*RECORD SET*:
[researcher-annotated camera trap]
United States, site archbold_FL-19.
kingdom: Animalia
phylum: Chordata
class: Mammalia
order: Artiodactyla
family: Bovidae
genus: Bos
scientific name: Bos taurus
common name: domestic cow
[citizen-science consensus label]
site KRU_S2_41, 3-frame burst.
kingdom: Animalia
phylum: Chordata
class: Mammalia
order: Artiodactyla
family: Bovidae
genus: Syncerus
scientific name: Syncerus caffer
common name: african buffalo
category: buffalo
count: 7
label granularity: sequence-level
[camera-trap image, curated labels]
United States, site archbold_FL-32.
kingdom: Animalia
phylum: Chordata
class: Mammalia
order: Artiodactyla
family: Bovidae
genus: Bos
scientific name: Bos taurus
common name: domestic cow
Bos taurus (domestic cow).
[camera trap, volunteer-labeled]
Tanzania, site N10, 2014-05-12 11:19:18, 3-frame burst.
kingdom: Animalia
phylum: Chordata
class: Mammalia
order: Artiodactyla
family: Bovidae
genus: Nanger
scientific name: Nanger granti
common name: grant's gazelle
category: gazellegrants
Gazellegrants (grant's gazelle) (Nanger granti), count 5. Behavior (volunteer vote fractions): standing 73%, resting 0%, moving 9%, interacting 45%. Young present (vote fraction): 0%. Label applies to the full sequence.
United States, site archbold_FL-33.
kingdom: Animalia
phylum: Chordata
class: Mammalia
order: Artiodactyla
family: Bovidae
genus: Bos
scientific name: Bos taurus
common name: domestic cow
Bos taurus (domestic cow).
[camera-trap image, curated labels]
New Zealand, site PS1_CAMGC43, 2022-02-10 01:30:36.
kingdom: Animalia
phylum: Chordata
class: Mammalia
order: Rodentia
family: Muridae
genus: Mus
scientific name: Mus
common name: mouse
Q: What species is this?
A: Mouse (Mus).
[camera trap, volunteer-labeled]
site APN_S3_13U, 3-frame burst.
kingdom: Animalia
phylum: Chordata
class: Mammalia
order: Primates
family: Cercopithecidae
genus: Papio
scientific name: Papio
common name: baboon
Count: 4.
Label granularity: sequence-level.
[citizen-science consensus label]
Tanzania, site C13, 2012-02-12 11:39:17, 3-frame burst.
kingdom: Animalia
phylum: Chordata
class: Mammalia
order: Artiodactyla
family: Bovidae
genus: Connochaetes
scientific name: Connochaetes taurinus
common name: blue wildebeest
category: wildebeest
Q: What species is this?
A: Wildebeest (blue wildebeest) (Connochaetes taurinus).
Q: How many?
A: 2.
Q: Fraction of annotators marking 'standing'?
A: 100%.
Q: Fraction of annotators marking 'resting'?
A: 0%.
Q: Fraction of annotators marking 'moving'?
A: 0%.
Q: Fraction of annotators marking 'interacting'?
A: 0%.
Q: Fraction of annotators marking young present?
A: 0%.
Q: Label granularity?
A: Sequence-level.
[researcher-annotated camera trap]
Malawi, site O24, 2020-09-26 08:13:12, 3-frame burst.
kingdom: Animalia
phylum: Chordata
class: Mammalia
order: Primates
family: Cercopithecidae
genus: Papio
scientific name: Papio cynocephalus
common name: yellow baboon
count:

*REQUIREMENT*: All of the data above should be duplicated exactly.

*YOUR SOLUTION*:
[researcher-annotated camera trap]
United States, site archbold_FL-19.
kingdom: Animalia
phylum: Chordata
class: Mammalia
order: Artiodactyla
family: Bovidae
genus: Bos
scientific name: Bos taurus
common name: domestic cow
[citizen-science consensus label]
site KRU_S2_41, 3-frame burst.
kingdom: Animalia
phylum: Chordata
class: Mammalia
order: Artiodactyla
family: Bovidae
genus: Syncerus
scientific name: Syncerus caffer
common name: african buffalo
category: buffalo
count: 7
label granularity: sequence-level
[camera-trap image, curated labels]
United States, site archbold_FL-32.
kingdom: Animalia
phylum: Chordata
class: Mammalia
order: Artiodactyla
family: Bovidae
genus: Bos
scientific name: Bos taurus
common name: domestic cow
Bos taurus (domestic cow).
[camera trap, volunteer-labeled]
Tanzania, site N10, 2014-05-12 11:19:18, 3-frame burst.
kingdom: Animalia
phylum: Chordata
class: Mammalia
order: Artiodactyla
family: Bovidae
genus: Nanger
scientific name: Nanger granti
common name: grant's gazelle
category: gazellegrants
Gazellegrants (grant's gazelle) (Nanger granti), count 5. Behavior (volunteer vote fractions): standing 73%, resting 0%, moving 9%, interacting 45%. Young present (vote fraction): 0%. Label applies to the full sequence.
United States, site archbold_FL-33.
kingdom: Animalia
phylum: Chordata
class: Mammalia
order: Artiodactyla
family: Bovidae
genus: Bos
scientific name: Bos taurus
common name: domestic cow
Bos taurus (domestic cow).
[camera-trap image, curated labels]
New Zealand, site PS1_CAMGC43, 2022-02-10 01:30:36.
kingdom: Animalia
phylum: Chordata
class: Mammalia
order: Rodentia
family: Muridae
genus: Mus
scientific name: Mus
common name: mouse
Q: What species is this?
A: Mouse (Mus).
[camera trap, volunteer-labeled]
site APN_S3_13U, 3-frame burst.
kingdom: Animalia
phylum: Chordata
class: Mammalia
order: Primates
family: Cercopithecidae
genus: Papio
scientific name: Papio
common name: baboon
Count: 4.
Label granularity: sequence-level.
[citizen-science consensus label]
Tanzania, site C13, 2012-02-12 11:39:17, 3-frame burst.
kingdom: Animalia
phylum: Chordata
class: Mammalia
order: Artiodactyla
family: Bovidae
genus: Connochaetes
scientific name: Connochaetes taurinus
common name: blue wildebeest
category: wildebeest
Q: What species is this?
A: Wildebeest (blue wildebeest) (Connochaetes taurinus).
Q: How many?
A: 2.
Q: Fraction of annotators marking 'standing'?
A: 100%.
Q: Fraction of annotators marking 'resting'?
A: 0%.
Q: Fraction of annotators marking 'moving'?
A: 0%.
Q: Fraction of annotators marking 'interacting'?
A: 0%.
Q: Fraction of annotators marking young present?
A: 0%.
Q: Label granularity?
A: Sequence-level.
[researcher-annotated camera trap]
Malawi, site O24, 2020-09-26 08:13:12, 3-frame burst.
kingdom: Animalia
phylum: Chordata
class: Mammalia
order: Primates
family: Cercopithecidae
genus: Papio
scientific name: Papio cynocephalus
common name: yellow baboon
count:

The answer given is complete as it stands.